* EXPLORE THE MATERIAL
1/ Write out the Ian Fleming excerpt from "In 1954 CBS" to "Your Eyes Only.", keeping every word and mark unchanged.
2/ Summarize the Ian Fleming excerpt in two sentences.

** TEXT UNDER STUDY follows **

Science Fair Project Encyclopedia
Once the new film is completed, Casino Royale will become the only Ian Fleming work to be adapted on three occasions (currently both it and Thunderball have been adapted twice).
In 1954 CBS paid Ian Fleming a mere $1,000 US dollars to adapt Casino Royale into a one hour television adventure as part of their Climax! series (see below). Additionally, CBS in the late 50's made an offer to Fleming to write 32 episodes over a two year period for a telvision show based on the James Bond character. Fleming agreed and began to write outlines for this series. When nothing ever came of this, however, Fleming grouped his outlines together and released the 1960 anthology For Your Eyes Only.

** End of TEXT UNDER STUDY **
** EXCERPTED DATA follows **

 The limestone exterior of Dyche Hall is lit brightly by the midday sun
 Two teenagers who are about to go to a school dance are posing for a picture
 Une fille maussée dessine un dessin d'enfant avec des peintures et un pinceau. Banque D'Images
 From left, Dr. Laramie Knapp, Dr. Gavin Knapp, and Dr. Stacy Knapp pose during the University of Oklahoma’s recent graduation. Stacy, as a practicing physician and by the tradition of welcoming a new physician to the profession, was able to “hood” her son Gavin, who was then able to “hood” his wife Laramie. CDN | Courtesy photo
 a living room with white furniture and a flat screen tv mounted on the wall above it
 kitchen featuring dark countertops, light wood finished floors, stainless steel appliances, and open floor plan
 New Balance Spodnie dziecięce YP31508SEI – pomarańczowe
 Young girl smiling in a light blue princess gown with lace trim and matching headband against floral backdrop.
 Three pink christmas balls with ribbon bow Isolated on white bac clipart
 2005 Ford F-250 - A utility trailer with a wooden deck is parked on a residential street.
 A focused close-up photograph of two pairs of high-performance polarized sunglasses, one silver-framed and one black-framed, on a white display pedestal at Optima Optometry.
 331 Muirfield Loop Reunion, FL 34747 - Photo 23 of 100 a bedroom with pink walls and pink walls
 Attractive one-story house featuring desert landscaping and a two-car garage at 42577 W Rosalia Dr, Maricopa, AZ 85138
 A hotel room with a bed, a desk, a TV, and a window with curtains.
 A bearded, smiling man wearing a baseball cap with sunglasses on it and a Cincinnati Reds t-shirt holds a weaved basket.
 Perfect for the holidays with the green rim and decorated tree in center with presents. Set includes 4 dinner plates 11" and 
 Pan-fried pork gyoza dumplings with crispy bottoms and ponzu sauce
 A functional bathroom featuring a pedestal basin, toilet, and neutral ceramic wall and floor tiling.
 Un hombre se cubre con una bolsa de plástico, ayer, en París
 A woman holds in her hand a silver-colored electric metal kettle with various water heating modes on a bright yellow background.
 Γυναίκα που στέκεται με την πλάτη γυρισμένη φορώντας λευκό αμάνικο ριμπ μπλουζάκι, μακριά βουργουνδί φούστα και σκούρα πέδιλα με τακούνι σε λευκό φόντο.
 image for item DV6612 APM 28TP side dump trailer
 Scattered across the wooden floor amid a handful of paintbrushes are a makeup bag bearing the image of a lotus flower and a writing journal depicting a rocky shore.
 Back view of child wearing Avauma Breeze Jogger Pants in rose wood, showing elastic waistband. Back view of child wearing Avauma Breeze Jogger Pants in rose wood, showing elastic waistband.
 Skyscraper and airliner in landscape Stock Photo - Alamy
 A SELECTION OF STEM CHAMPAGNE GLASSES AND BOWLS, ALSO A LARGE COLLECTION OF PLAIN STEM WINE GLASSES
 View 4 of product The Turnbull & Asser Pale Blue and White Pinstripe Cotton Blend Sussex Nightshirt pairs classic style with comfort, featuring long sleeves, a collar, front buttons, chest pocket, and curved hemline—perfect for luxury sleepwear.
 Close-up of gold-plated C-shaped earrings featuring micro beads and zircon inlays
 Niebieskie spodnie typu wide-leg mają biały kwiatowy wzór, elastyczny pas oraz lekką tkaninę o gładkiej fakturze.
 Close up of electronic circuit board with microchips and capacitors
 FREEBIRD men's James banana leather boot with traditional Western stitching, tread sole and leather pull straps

** End of EXCERPTED DATA **

* RESULTS IN ORDER
1/
In 1954 CBS paid Ian Fleming a mere $1,000 US dollars to adapt Casino Royale into a one hour television adventure as part of their Climax! series (see below). Additionally, CBS in the late 50's made an offer to Fleming to write 32 episodes over a two year period for a telvision show based on the James Bond character. Fleming agreed and began to write outlines for this series. When nothing ever came of this, however, Fleming grouped his outlines together and released the 1960 anthology For Your Eyes Only.

2/ When the new film is completed, Casino Royale will become the only Ian Fleming work adapted three times; at present, both it and Thunderball have been adapted twice. In 1954 CBS paid Fleming $1,000 to adapt Casino Royale for its Climax! series, and after a later CBS offer for a James Bond television show came to nothing, Fleming gathered the outlines he had written into the 1960 anthology For Your Eyes Only.